» **Consigne écrite 1**: Dressez la liste de toutes les personnes nommées dans l'extrait cité.
» **Consigne écrite 2**: Reformulez sous forme de liste concise le paragraphe de l'extrait cité qui commence par « Il y a néanmoins des ombres au tableau », en conservant ses faits principaux.
» **Consigne écrite 3**: D'après l'extrait cité, quelle cité vient de rappeler M. Bright à la chambre des communes ?
━━ Extrait cité
Il y a néanmoins des ombres au tableau. Je ne parle pas des imperfections qui restent dans les dispositions du tarif ; un avenir prochain en effacera sans doute la majeure partie. J’ai en vue le rôle que s’est permis d’y prendre l’esprit de parti contre sir Robert Peel, et plus encore l’injustice dont, à l’heure qu’il est, sont victimes M. Cobden et ses principaux amis. Robert Peel fut abreuvé de dégoûts pendant la lutte même. Des hommes qui lui devaient le respect déversèrent sur lui l’injure à pleines mains ; mais du moins Peel est mort emportant dans la tombe l’assurance qu’il était l’objet de la sympathique vénération de ses compatriotes. Quant à M. Cobden, à qui Robert Peel en plein parlement rendit ce glorieux hommage, que plus que personne il pouvait revendiquer l’honneur du grand changement qui s’accomplissait dans le système commercial du pays, il est frappé en ce moment de la défaveur populaire. Ces vaillans athlètes, à qui le pauvre a tant d’obligations, et à qui le riche doit la pacification de la société, ont été délaissés dans les dernières élections par un public ingrat. Leur crime, c’est d’avoir aimé la paix avec plus d’ardeur et de l’avoir déclaré avec plus de franchise que personne, comme si la paix n’était pas le souverain bien pour une société civilisée ! Ils se consolent dans leur retraite en songeant qu’ils n’ont pas été étrangers aux innovations par lesquelles cette paix de 1856, qu’on leur reproche d’avoir trop voulue, se recommandera plus tard à la reconnaissance du monde civilisé, et nous sommes dans un temps où ces écarts de l’opinion publique ne sont pas de longue durée. Le jour ne peut être éloigné où M. Cobden et ses amis, exclus comme lui du parlement, obtiendront de leurs compatriotes une réparation plus éclatante que l’ostracisme dont ils ont été l’objet. Déjà, au moment où je parle, un des plus illustres de cette pléiade d’orateurs, M. Bright, vient d’être rappelé à la chambre des communes par l’importante cité de Birmingham.
━━━━
━━ Entrées de données
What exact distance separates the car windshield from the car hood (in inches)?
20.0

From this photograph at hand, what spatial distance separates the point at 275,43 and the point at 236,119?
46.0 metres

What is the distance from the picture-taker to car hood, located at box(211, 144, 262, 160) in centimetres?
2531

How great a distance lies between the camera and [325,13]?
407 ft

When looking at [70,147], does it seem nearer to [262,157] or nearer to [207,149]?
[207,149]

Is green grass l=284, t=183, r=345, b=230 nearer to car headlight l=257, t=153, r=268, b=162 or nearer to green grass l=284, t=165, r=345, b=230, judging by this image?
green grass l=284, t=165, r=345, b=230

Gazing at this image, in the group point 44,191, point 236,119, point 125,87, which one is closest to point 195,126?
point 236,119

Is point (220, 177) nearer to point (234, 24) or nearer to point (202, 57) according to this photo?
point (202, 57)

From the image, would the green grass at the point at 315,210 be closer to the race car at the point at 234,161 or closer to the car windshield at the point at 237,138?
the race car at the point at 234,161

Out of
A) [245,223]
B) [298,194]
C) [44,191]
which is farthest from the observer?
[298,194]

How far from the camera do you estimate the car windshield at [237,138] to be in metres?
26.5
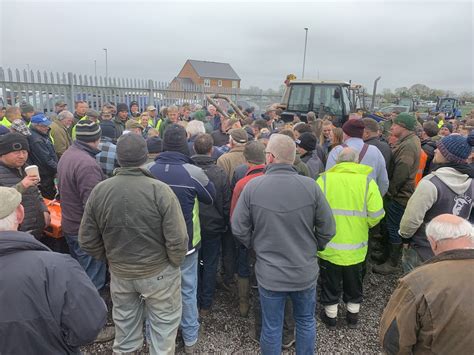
━━━━
» **Réponse complète 1**:
- sir Robert Peel
- M. Cobden
- M. Bright

» **Réponse complète 2**:
- Les imperfections du tarif subsistent, mais un avenir prochain devrait en effacer la majeure partie.
- Les vraies ombres sont le rôle de l'esprit de parti contre sir Robert Peel et l'injustice subie par M. Cobden et ses principaux amis.
- Peel a été injurié pendant la lutte, mais il est mort assuré de la vénération de ses compatriotes.
- En plein parlement, Peel a reconnu à M. Cobden l'honneur du grand changement du système commercial, pourtant ce dernier subit aujourd'hui la défaveur populaire.
- Cobden et ses amis ont été délaissés aux dernières élections, pour avoir défendu la paix avec ardeur et franchise.
- Ils se consolent d'avoir contribué aux innovations de la paix de 1856, et l'auteur prévoit pour eux une réparation prochaine.
- M. Bright vient déjà d'être rappelé à la chambre des communes par Birmingham.

» **Réponse complète 3**: Birmingham.